## INSTRUÇÕES
• 1. Segundo o texto sobre Undine e Yella, que música sublinha a sugestão de "horizontalidade" nas imagens de Yella?
• 2. Transcreva do texto sobre Undine e Yella o trecho que começa em "Deste modo, se" e segue até "nocturna de Beethoven).".

## TRECHO DO TEXTO
= = = =
É desse “fundo” (“2ª realidade”, atmosfera e mundo submarinos (lembremo-nos de “The City in the sea”, o poema de Poe) que Undine (Paula Beer) vem, progressivamente ascende à superfície, metamorfoseando o filme: alagando-o, encharcando-o sempre com a sua dupla realidade e presença (temporal e mítica, viva e defunta). Um “fundo” a que mediúnica e automaticamente ela responde (aos apelos que lhe vêm da morte ou do inconsciente) e de que constituem “figura” (câmera de ressonância simbólica) tanto o lago em que Christoph (Franz Rogowski) mergulha como, depois, o seu “coma” (morte cerebral, o pântano do seu espírito). E isto porque se, como escreve Novalis, “todo o ser amado é o centro do paraíso”, a sua “perda” (ausência) lança-nos definitivamente no “inferno” (daí a justeza da declaração de Undine ao seu amante de que se ele a abandonar, ela terá que o matar).
Deste modo, se nos dois filmes o “meio” – simultaneamente medium (formal) e habitat (ecológico) – é o mesmo, em Yella o elemento aquático (no seu cinzento metálico) é mais denso e pesado, introduzindo nas imagens uma sugestão de “horizontalidade” que é sublinhada pelo uso da música (uma versão da Sonata nocturna de Beethoven).
Se Undine vem (originariamente) da “água” (do mito: morte) – universo fundador, primeiro, a que no fim retorna -, a Yella (Nina Hoss) falta a “encarnação” do personagem – tudo se passa no plano do “imaginário”, do que poderia ser [um pouco como em Carnival of Souls (O Circo das Almas, 1962) de Herk Harvey] um “sonho” (idílio: delírio) da vida na morte. A sua falta de “substância”, aliás, é ainda reforçada pelo motivo, bem romântico, do “duplo suicídio” (ainda que forçado) de Yella e do seu ex-marido, Ben (basta termos presente o de Heinrich von Kleist e Henriette Vogel, em 1811 – data de publicação de Ondine de La Motte-Fouquet).

Em certa medida, Yella é um personagem que ainda não passou – como, dir-se-ia, o cinema de então de Petzold – por uma metamorfose (evolução/ involução?) completa (toda a acção no “mundo exterior” situa-se assim mais no plano do “romanesco” do que no do “drama” [ou “tragédia”]) e que ainda não assumiu a dimensão mítica que pode fazer dela uma sereia.
3. A “experiência” (percepção) do cinema encontra-se relacionada com uma situação de “imersão” numa atmosfera de (quase) “afogamento” num aquário (um micro clima sensorial e imaginário) que Bu san (Adeus, Dragon Inn, 2003) de Tsai Ming-Liang dá a ver e de que põe exemplarmente em cena a “figuração”.
= = = =
## DADOS FORNECIDOS
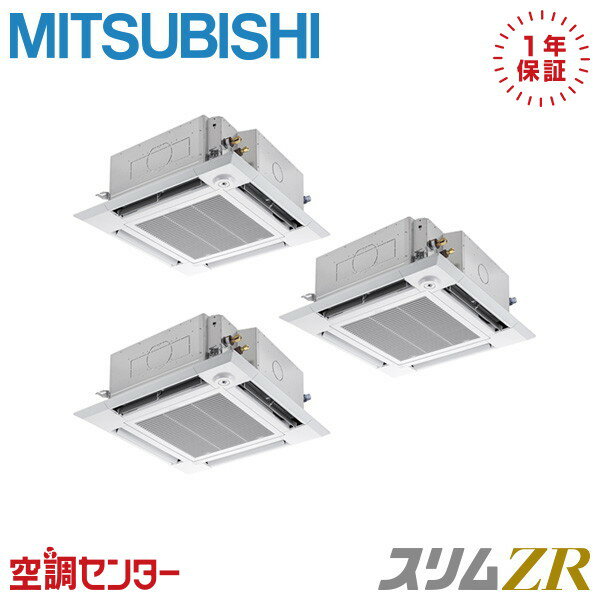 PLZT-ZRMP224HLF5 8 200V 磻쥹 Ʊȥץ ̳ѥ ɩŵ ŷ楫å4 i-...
= = = =
## RESPOSTAS DO EXERCÍCIO
• 1. Uma versão da Sonata nocturna de Beethoven.

• 2.
Deste modo, se nos dois filmes o “meio” – simultaneamente medium (formal) e habitat (ecológico) – é o mesmo, em Yella o elemento aquático (no seu cinzento metálico) é mais denso e pesado, introduzindo nas imagens uma sugestão de “horizontalidade” que é sublinhada pelo uso da música (uma versão da Sonata nocturna de Beethoven).